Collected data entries

○ ○ ○ ○

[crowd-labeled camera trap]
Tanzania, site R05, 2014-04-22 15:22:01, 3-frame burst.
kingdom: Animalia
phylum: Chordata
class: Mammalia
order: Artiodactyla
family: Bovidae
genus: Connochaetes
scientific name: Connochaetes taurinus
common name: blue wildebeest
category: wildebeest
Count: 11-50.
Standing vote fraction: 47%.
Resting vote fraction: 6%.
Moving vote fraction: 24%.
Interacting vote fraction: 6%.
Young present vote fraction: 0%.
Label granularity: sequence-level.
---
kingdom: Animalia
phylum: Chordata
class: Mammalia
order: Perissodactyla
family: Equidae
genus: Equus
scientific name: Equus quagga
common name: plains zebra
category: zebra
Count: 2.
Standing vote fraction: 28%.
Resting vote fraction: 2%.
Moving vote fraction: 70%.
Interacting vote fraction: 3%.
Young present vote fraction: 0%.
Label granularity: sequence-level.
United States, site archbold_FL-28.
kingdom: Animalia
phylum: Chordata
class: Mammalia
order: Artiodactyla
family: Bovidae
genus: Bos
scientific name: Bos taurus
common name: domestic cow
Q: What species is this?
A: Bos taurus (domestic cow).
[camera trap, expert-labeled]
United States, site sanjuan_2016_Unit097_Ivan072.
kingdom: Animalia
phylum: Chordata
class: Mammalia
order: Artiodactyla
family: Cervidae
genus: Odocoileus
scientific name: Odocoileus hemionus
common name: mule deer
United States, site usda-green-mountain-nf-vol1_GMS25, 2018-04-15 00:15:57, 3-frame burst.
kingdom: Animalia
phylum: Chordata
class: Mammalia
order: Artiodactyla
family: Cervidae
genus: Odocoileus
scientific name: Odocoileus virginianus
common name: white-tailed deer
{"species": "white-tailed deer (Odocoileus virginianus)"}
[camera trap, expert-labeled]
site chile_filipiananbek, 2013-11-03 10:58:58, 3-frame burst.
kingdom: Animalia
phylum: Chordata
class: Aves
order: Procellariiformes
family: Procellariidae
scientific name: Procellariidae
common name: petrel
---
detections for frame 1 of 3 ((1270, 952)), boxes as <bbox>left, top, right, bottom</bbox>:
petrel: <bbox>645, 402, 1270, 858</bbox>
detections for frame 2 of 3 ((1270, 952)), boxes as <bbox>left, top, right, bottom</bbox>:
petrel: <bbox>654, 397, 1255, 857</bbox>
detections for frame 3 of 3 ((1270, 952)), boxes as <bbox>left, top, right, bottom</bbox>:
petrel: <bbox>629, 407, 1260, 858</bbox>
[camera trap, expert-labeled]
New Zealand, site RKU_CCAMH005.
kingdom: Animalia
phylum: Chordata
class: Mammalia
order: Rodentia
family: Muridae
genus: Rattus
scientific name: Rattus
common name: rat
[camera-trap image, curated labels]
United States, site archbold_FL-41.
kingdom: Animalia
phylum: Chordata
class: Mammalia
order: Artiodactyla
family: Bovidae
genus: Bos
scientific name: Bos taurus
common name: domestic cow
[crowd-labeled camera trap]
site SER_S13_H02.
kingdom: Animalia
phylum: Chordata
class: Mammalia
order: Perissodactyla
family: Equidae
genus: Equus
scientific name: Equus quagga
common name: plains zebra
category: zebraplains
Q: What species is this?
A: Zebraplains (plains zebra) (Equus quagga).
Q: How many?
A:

○ ○ ○ ○

* _Exercise aim_: Retype exactly. Start at the line with "site SER_S13_H02." and stop at the last line of the data.

* _Result_:
site SER_S13_H02.
kingdom: Animalia
phylum: Chordata
class: Mammalia
order: Perissodactyla
family: Equidae
genus: Equus
scientific name: Equus quagga
common name: plains zebra
category: zebraplains
Q: What species is this?
A: Zebraplains (plains zebra) (Equus quagga).
Q: How many?
A:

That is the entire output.